# start of Input records

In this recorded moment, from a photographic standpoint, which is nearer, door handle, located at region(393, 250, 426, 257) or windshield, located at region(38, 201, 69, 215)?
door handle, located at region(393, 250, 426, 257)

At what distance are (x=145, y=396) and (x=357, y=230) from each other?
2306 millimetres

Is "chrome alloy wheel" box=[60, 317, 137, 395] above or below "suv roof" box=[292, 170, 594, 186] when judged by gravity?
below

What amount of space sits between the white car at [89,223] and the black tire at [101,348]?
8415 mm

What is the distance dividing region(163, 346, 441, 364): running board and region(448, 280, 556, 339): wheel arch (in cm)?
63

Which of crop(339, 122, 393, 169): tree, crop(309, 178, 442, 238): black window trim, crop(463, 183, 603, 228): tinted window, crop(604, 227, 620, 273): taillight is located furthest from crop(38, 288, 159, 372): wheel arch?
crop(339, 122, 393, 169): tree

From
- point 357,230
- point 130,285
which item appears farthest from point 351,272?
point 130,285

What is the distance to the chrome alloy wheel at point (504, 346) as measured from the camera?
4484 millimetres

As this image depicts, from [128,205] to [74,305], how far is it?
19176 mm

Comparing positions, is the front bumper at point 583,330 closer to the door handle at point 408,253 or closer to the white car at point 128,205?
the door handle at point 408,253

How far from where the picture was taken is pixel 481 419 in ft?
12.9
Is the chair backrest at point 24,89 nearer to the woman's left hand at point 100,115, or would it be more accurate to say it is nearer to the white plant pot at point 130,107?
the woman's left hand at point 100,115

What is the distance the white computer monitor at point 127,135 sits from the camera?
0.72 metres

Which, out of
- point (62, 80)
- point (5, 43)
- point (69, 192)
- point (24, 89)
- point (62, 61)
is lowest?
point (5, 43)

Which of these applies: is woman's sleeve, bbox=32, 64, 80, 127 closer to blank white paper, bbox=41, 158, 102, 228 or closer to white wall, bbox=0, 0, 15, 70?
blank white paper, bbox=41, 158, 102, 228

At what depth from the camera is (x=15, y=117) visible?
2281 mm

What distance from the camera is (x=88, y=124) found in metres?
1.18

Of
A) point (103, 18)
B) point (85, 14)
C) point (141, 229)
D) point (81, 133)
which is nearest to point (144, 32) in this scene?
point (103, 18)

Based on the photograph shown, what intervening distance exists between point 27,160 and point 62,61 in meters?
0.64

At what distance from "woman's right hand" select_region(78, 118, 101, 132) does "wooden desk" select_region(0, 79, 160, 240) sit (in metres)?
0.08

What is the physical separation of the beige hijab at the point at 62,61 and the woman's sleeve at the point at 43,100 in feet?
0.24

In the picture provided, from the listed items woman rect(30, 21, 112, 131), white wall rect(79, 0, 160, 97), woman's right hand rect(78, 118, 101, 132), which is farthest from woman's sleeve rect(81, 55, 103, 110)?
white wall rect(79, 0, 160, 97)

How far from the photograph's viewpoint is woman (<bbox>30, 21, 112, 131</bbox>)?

# end of Input records

Written task >> Copy out the lines above word for word, starting with the line containing "At what distance from" and continuing through the last line.

Task answer >>
At what distance from "woman's right hand" select_region(78, 118, 101, 132) does "wooden desk" select_region(0, 79, 160, 240) sit (in metres)?
0.08

What is the physical separation of the beige hijab at the point at 62,61 and the woman's sleeve at the point at 43,100 in feet?
0.24

In the picture provided, from the listed items woman rect(30, 21, 112, 131), white wall rect(79, 0, 160, 97), woman's right hand rect(78, 118, 101, 132), which is farthest from woman's sleeve rect(81, 55, 103, 110)?
white wall rect(79, 0, 160, 97)

How far from the photograph's viewpoint is woman (<bbox>30, 21, 112, 131</bbox>)?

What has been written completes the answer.